Growth, jobs creation and tax cuts are Greece’s targets for the next few years, Prime Minister Antonis Samaras said Tuesday as he argued that a vote for SYRIZA in Sunday’s European Parliament elections would be a vote for “turning the country back.”

With just a few days left until the crucial double election contest, which will include the second round of local elections, Samaras chose to look ahead at Greece’s prospects but also to step up the rhetoric regarding SYRIZA and what kind of threat the opposition party might prove.

Samaras pledged that Greece’s unemployment rate, currently the highest in the European Union at 26.5 percent, would fall below the EU average by 2020 on the back of a growth plan he outlined Tuesday. The prime minister said that at a conservative estimate there would be 54.5 billion euros of investment in the Greek economy over the next seven years and that there would be 870,000 jobs created during this period.

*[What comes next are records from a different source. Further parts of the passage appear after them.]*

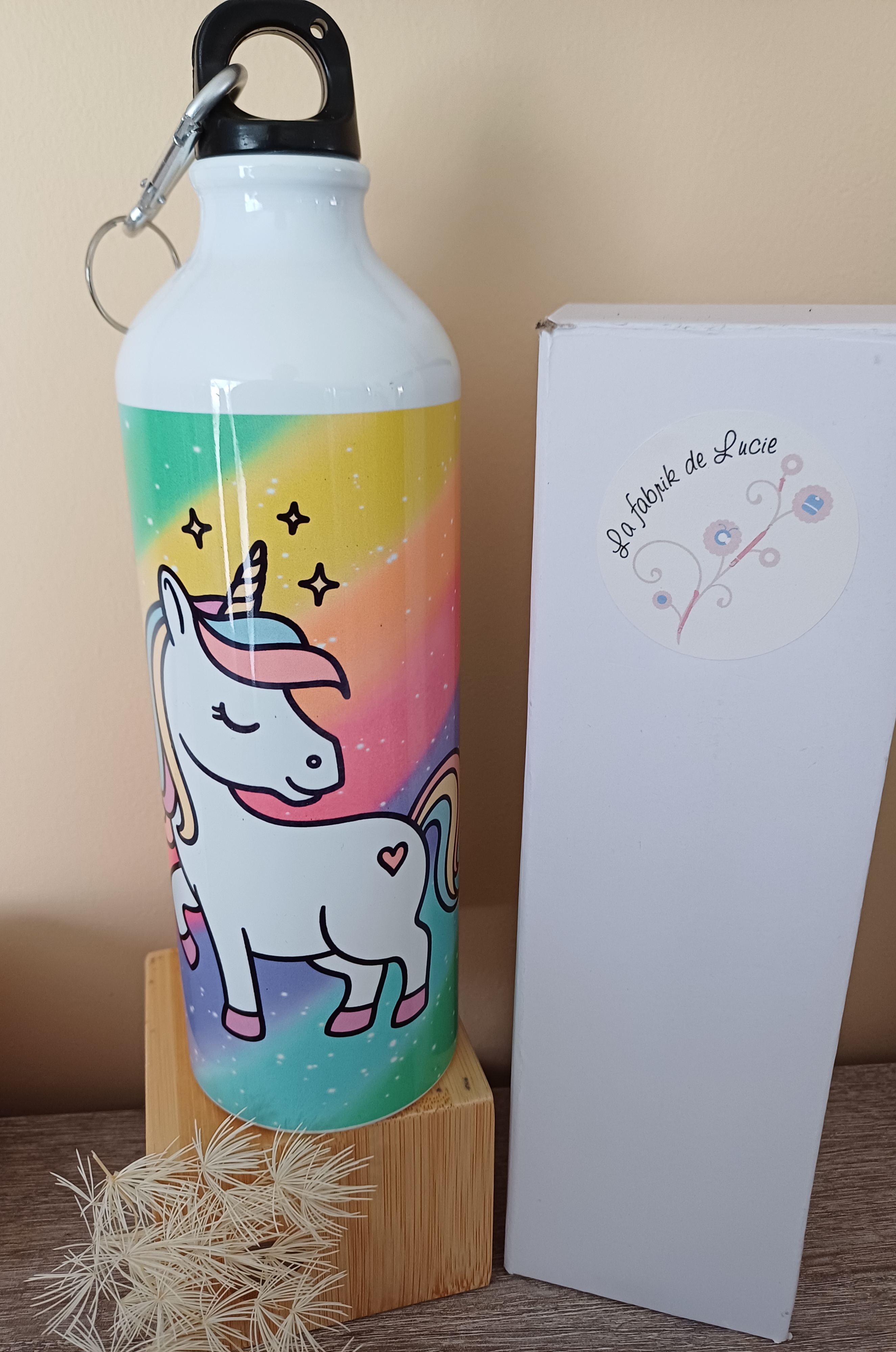 Gourde Licorne 750 ml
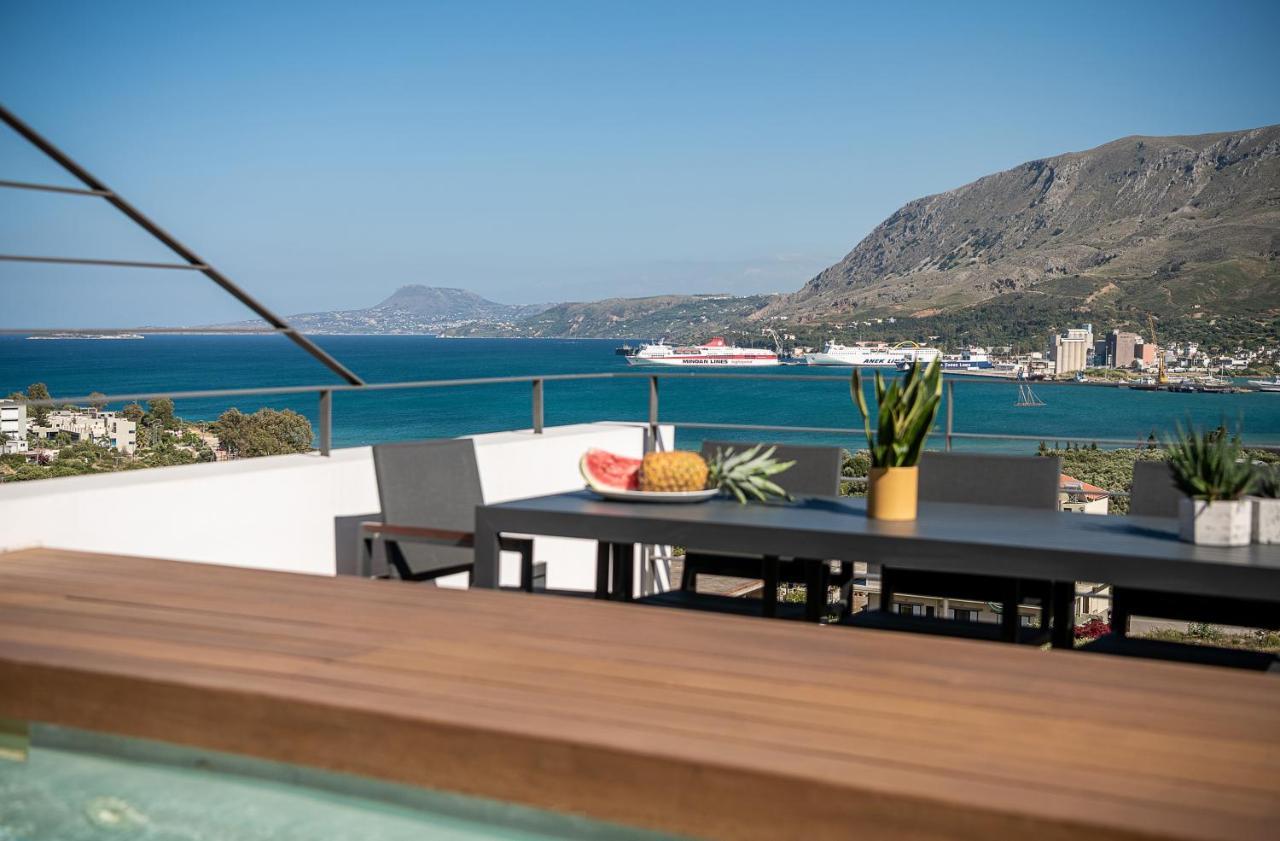 Вілла Seametry Luxury Living Penthouse Суда Екстер'єр фото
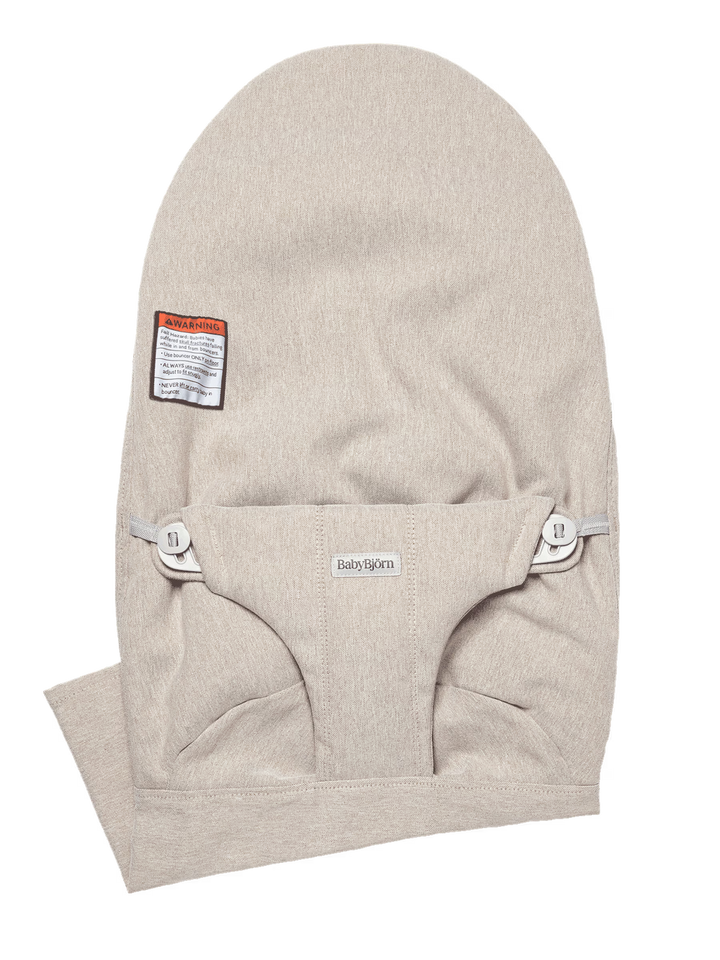 BABY BJORN HAMACA FABRIC SEAT BLISS TRI FABRIC LIGHT BEIGE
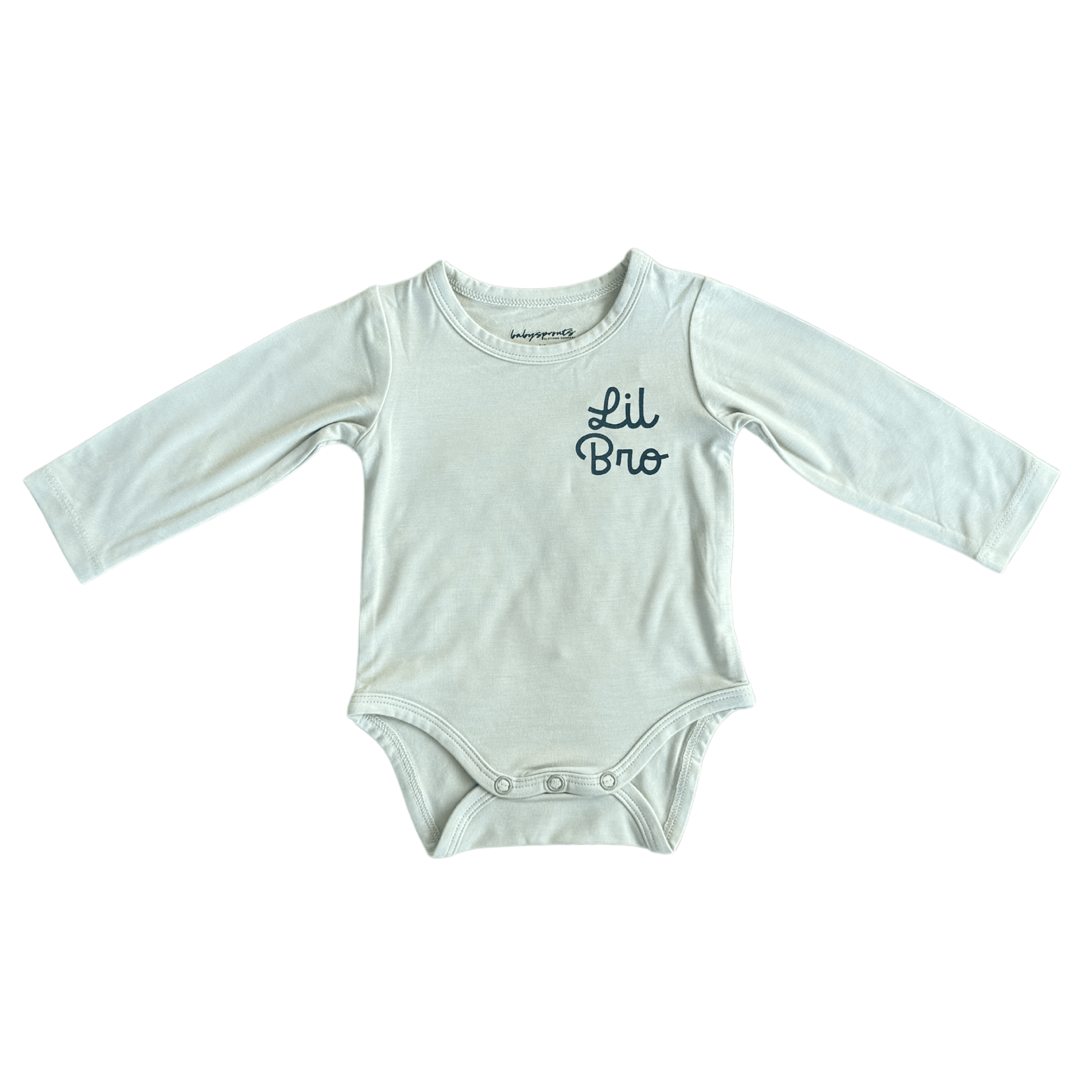 Baby Long Sleeve Bodysuit - babysprouts clothing company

“From now on, there will be no more looking down… the recession ends this year,” Samaras said in his speech at the Benaki Museum.

He said his five priorities for the years ahead are reducing unemployment, lowering taxation, securing liquidity, bringing down the cost of agricultural production and promoting reforms. Regarding taxation, Samaras said his target is to bring the rate on business profits down to 15 percent, and for the highest income tax rate to be at 33 percent and value-added tax to be no higher than 12 percent. For farmers, the premier said he would provide tax-free fuel and that the social security contributions for foreign laborers would be reduced from July 1.

“We will not let anyone turn us back,” added Samaras as he criticized SYRIZA, signaling a ratcheting up of New Democracy’s attacks on the leftists.

Sources told Kathimerini that New Democracy will rely heavily on this message over the days to come, arguing that SYRIZA is a threat to stability as a victory for the leftists could create the type of uncertainty that would take Greece back. Samaras is due to round off the conservative campaign with a speech in Athens on Friday.